I have been flat out this week producing a Lab Report (yawn) for college. It is based on spectrophotometry and chromatography and concentrated solutions of 2,4,6,8 and 10 parts per million (yawn to the point of falling asleep Very Quickly Indeed). Suffice to say I AM NOT enjoying it one tiny little bit. It's taken me all bloody week to get to grips with the bloody thing, and it has driven me to gin and tonic, as well as wine and chocolate in the evenings (and then to running, to counter the effects of gin and tonic, wine and chocolate). So this morning I went on strike, downed tools and met ma for a decidedly lovely and very nearly two hour walk round the estate path with the dogs in the fog.
Poppy is being utterly disgusting at the moment. She has developed a penchant for eating Cleo's poos dug fresh out of the new flower bed (which Cleo clearly considers has been constructed as a very elaborate and generously-sized lavatory for her - Cleo is our puss cat, not a heathen daughter with no manners, just in case you were wondering). Anyway, Pops brings the poos into the house for a good old munch and on at least two separate occasions has convinced me she was actually choking on a bulb, which (given that the last time she ate a bulb it resulted in a £100 trip to the vet and a valentine's day immortalised by puppy diarrhoea) has resulted in me putting my hands down her throat and pulling the 'bulb' out, only to discover it was a half-chewed lump of cat poo- ewww, as our daughter would say.
She further disgraced herself out on the walk by woofing furiously at these inquisitive cattle who came to see what all the fuss was about. They looked Very Surprised Indeed when they realised it wasn't some terrifyingly massive hound uttering these blood-curling sounds, but a pint-sized ball of scruffy fluff with an attitude......
After that Dougal decided to go for a swim....
And they all had Great Fun chasing each other through the fog....
I put the Moth Box out last night for the first time in a while and had Good Results. 41 moths in total, 11 different species, 7 of which were Brand New for me. Here are a selection....

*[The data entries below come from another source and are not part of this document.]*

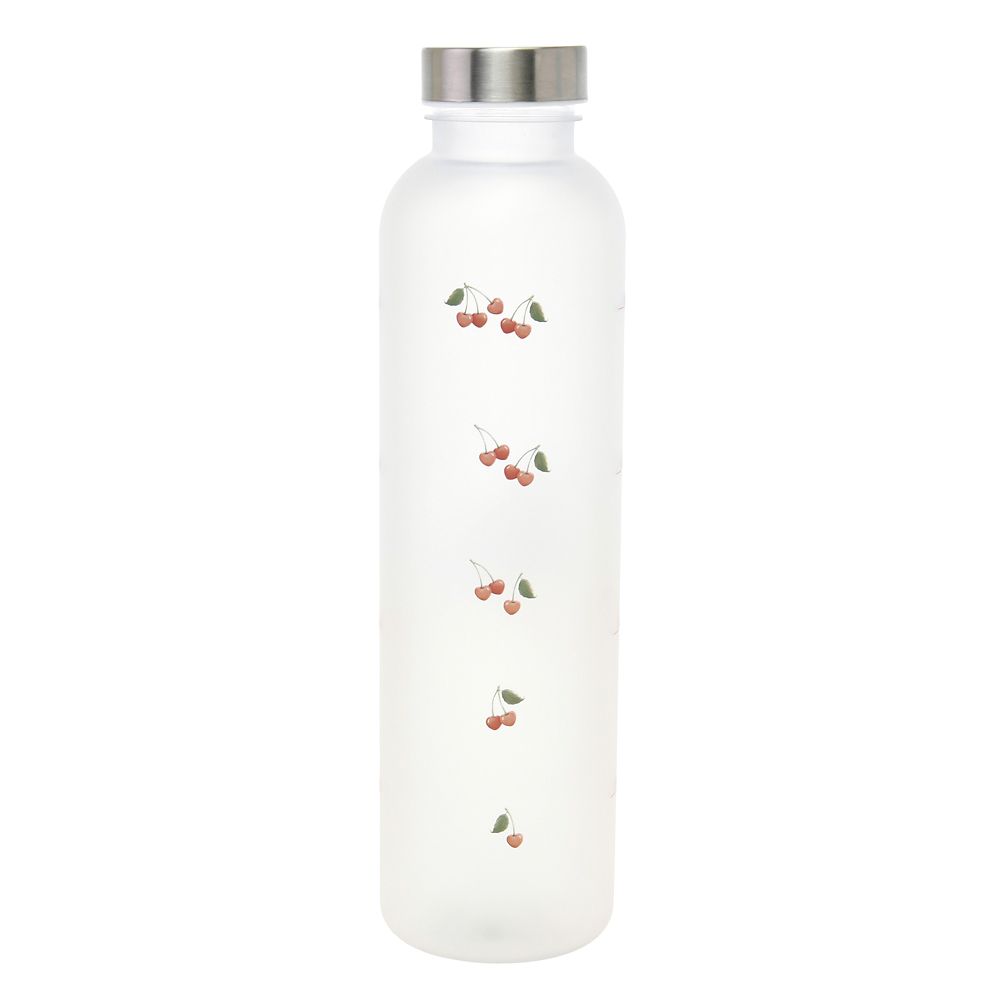 【再入荷】ベイマックス 水筒・ウォーターボトル Chill Life Drinkware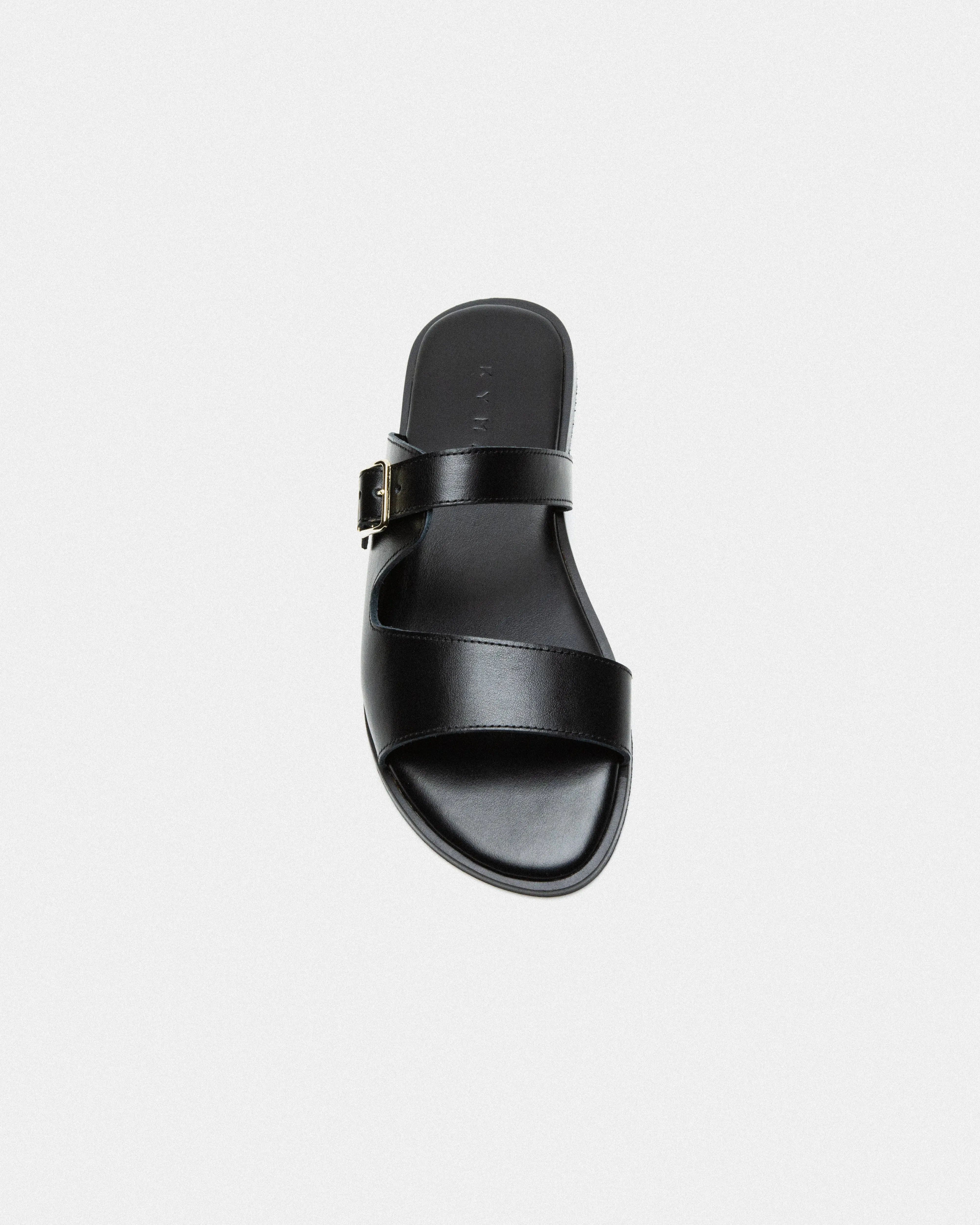 TILOS X - BLACK sold by Kyma product image thumbnail 3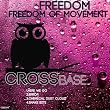 Freedom - Live in Concert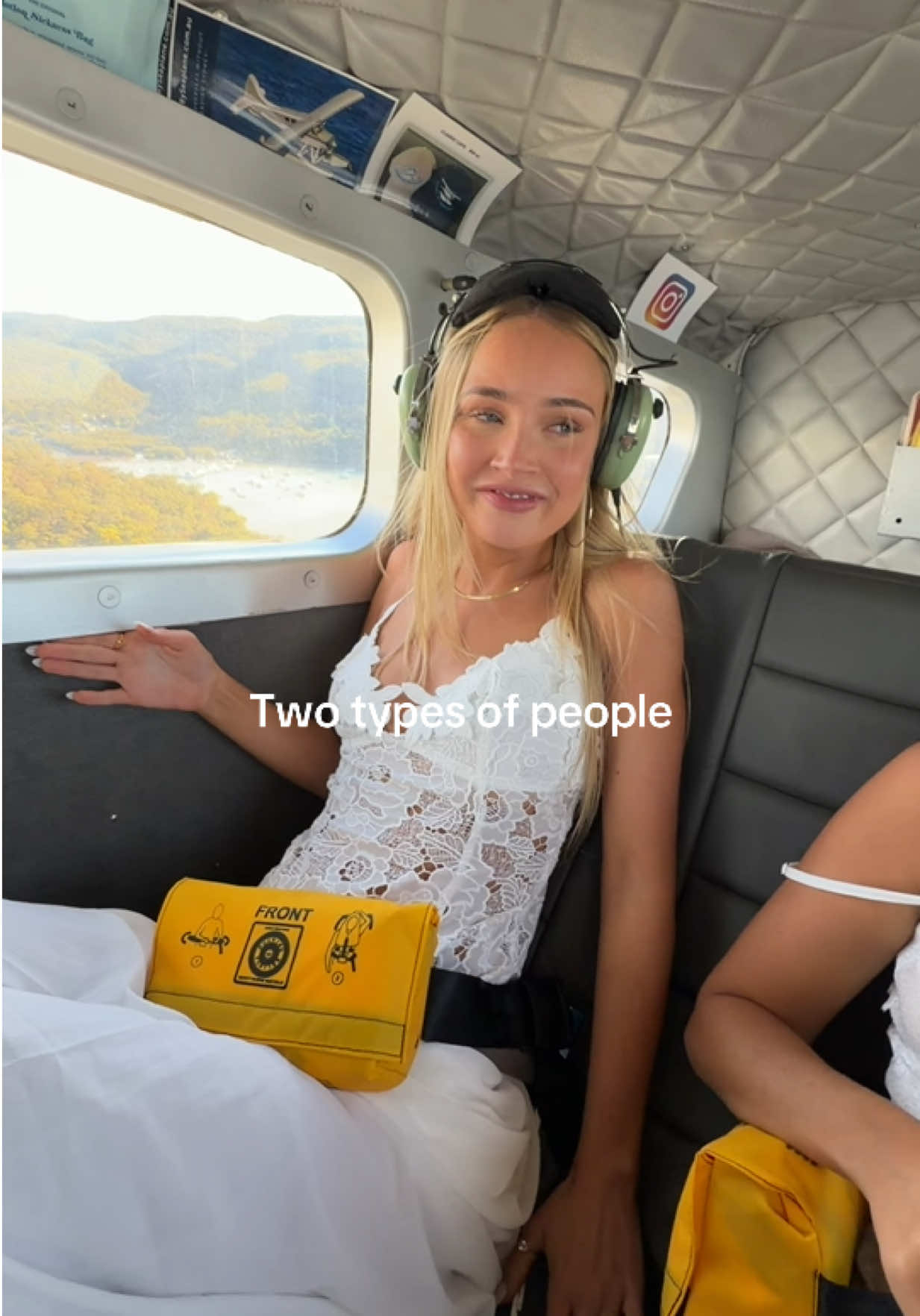 @Emma Mac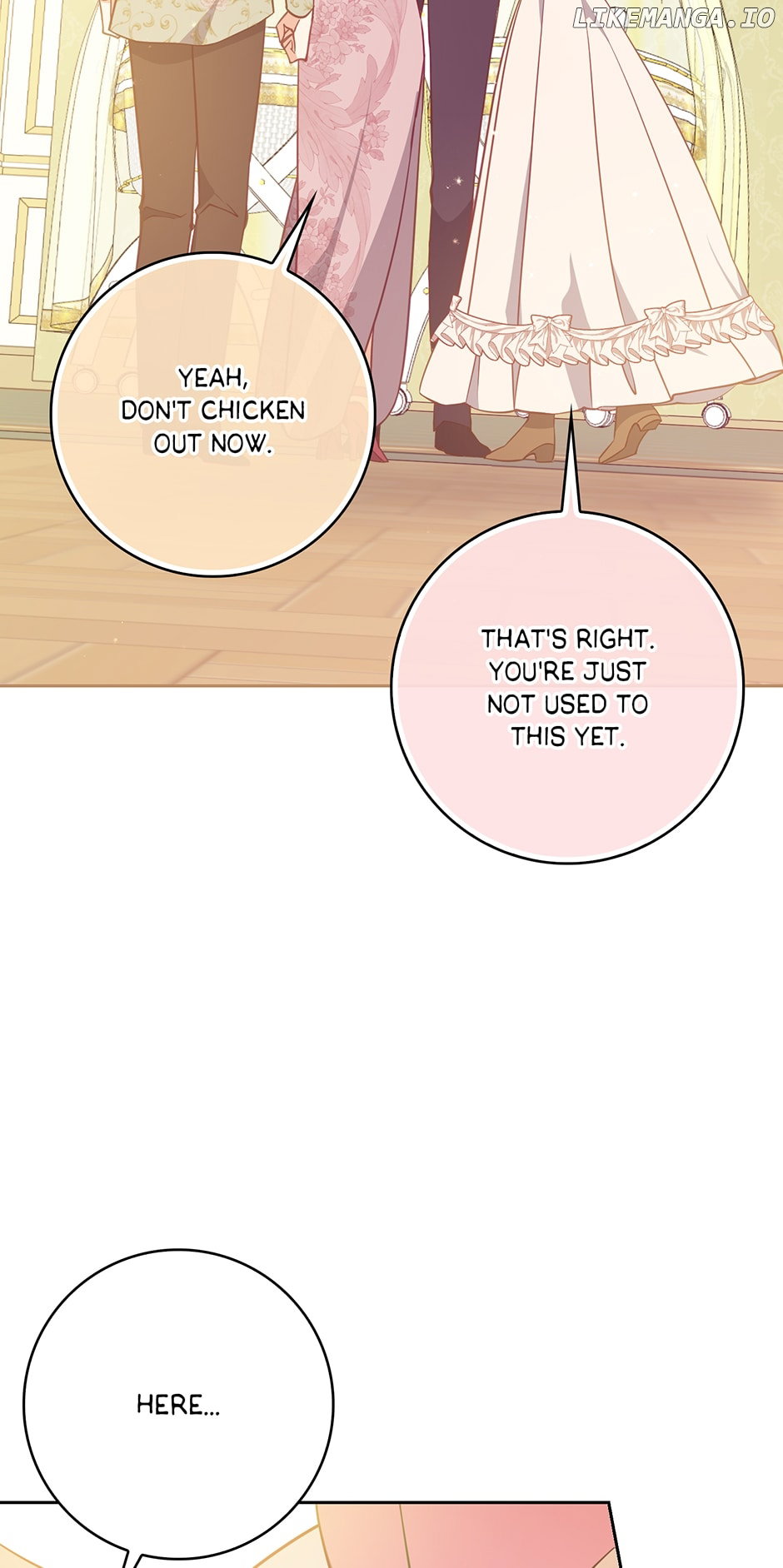 Chapter 123 - Image 3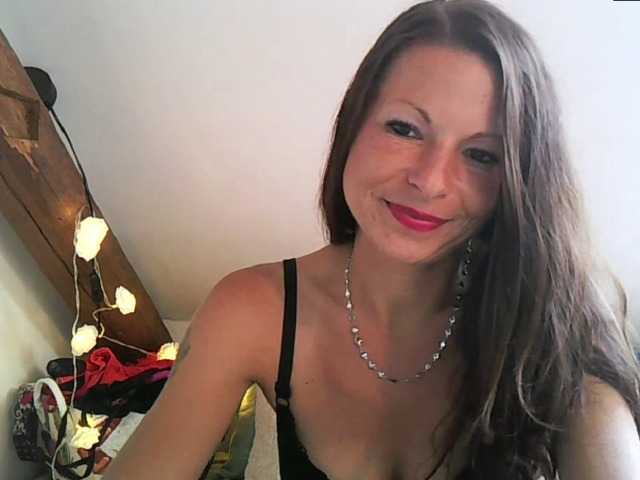 MilfNinna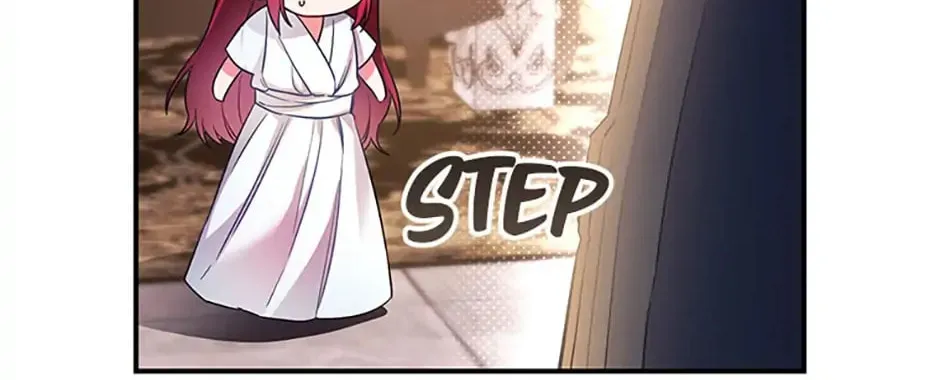 Read Viola Tames the Duke chapter 1 image 103 on Lezhin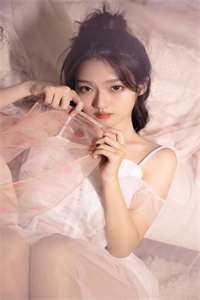 看透奸臣一家后，女主她杀疯了无删减+无广告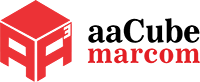 aacube marcom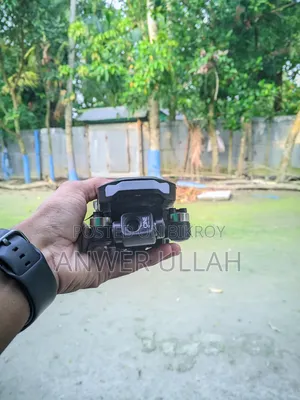S-X1 Max Drone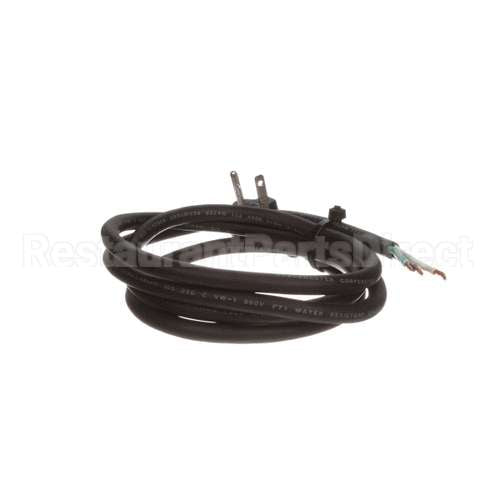 OEM0022 Equipex Power Cord W/ Plug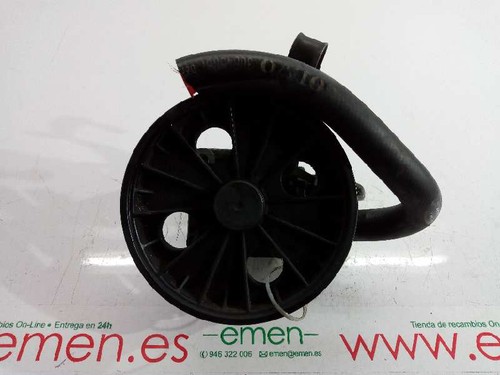 Lenkungspumpe volvo s60 2003 - s60,
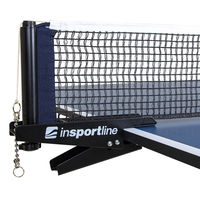 Plasa tenis de masa inSPORTline Vidasa 21563 (5037)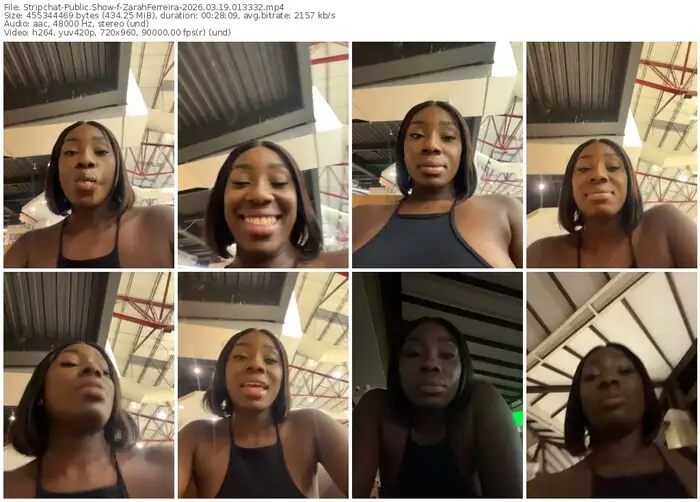 stripchat-zarahferreira-03-19-2026-01-33-32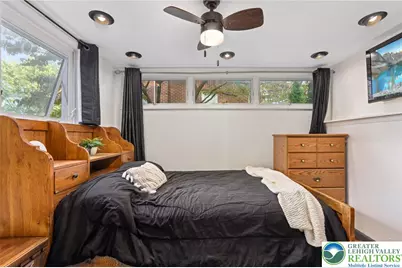 76 S Buttonwood Street, Macungie Boro, PA 18062 - Photo 27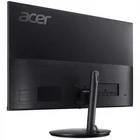 Monitors Acer Nitro XF270M3biiph 27"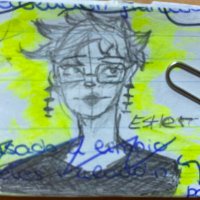 Ester Llop (@estergllop) 's Twitter Profile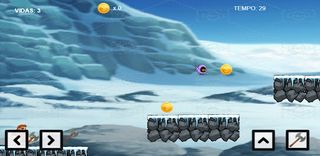 INFOTEC -  Viking - Screenshot 2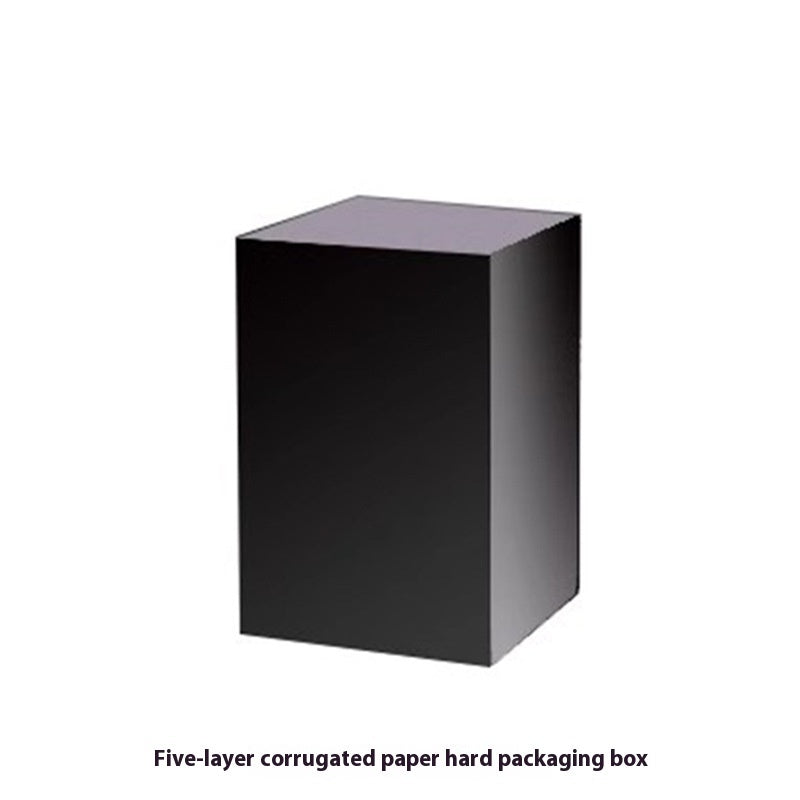 Pot Original Iron Uncoated Gilding Tea Set Copper Burner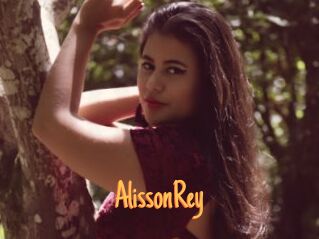 AlissonRey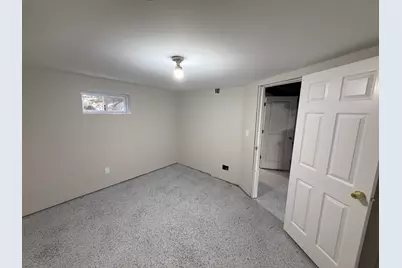 338 157th Street, Calumet City, IL 60409 - Photo 23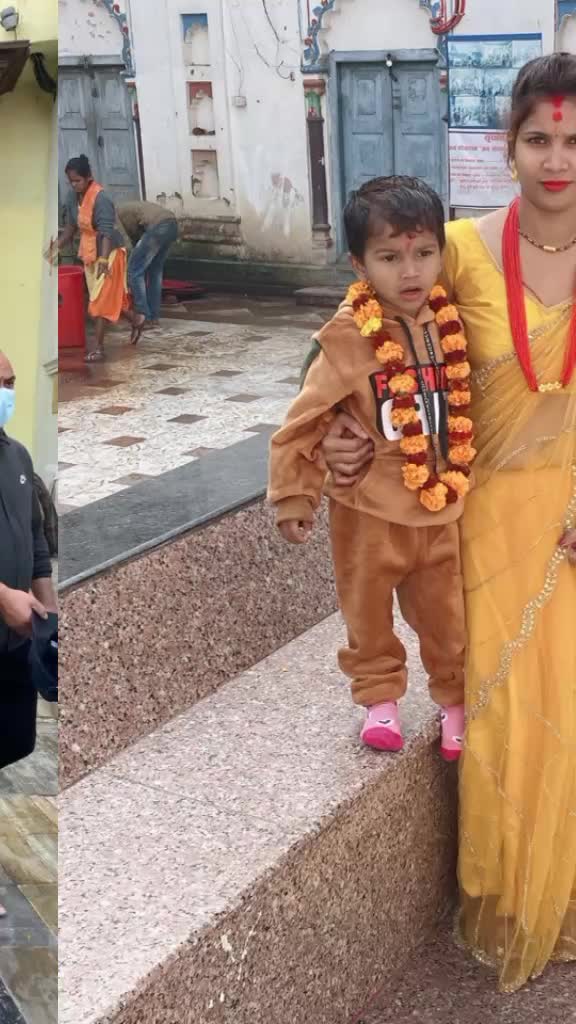 @ansh,mandal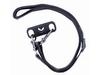Brother PA-SS-001 Mobile Shoulder Strap with Adapter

|Paler version of the Common Quaker|
|Red Chestnut- very please about this one, there are very few records in Hampshire for this moth at this time of year|
|Satellite, a moth I have wanted to see for a while, even if this particular one is a tad dog-eared (or moth eaten).|
|Small Brindled Beauty. Fluffy face-on|
|Small Brindled Beauty|
|Another Twin-Spotted Quaker (demonstrating how different forms of the same species can look, and therefore why it can be hard to ID them)|
|A third Twin-Spotted Quaker (different again from the other two!)|
|Camo In Action: Oak Beauty hiding on the Willow Tree- can you spot him?|
|Here he is!|
The totals for last night were:
5 oak beauties
12 common quakers
2 early greys
10 clouded drabs
3 twin-spotted quakers
1 small quaker
1 small brindled beauty
2 diurmea fagella
1 red chestnut
I hope you've all had a good week. I am planning to get out in the garden this weekend as there are seeds to sow and ancient shrubs to take out. I'm also hoping to see more bees and butterflies, as last weekend was excellent for them. I start butterfly transects for both the National Trust and Butterfly Conservation in April, which I am really looking forward to. The sites both have a good range of species, some of whom I have never seen before. Can't wait.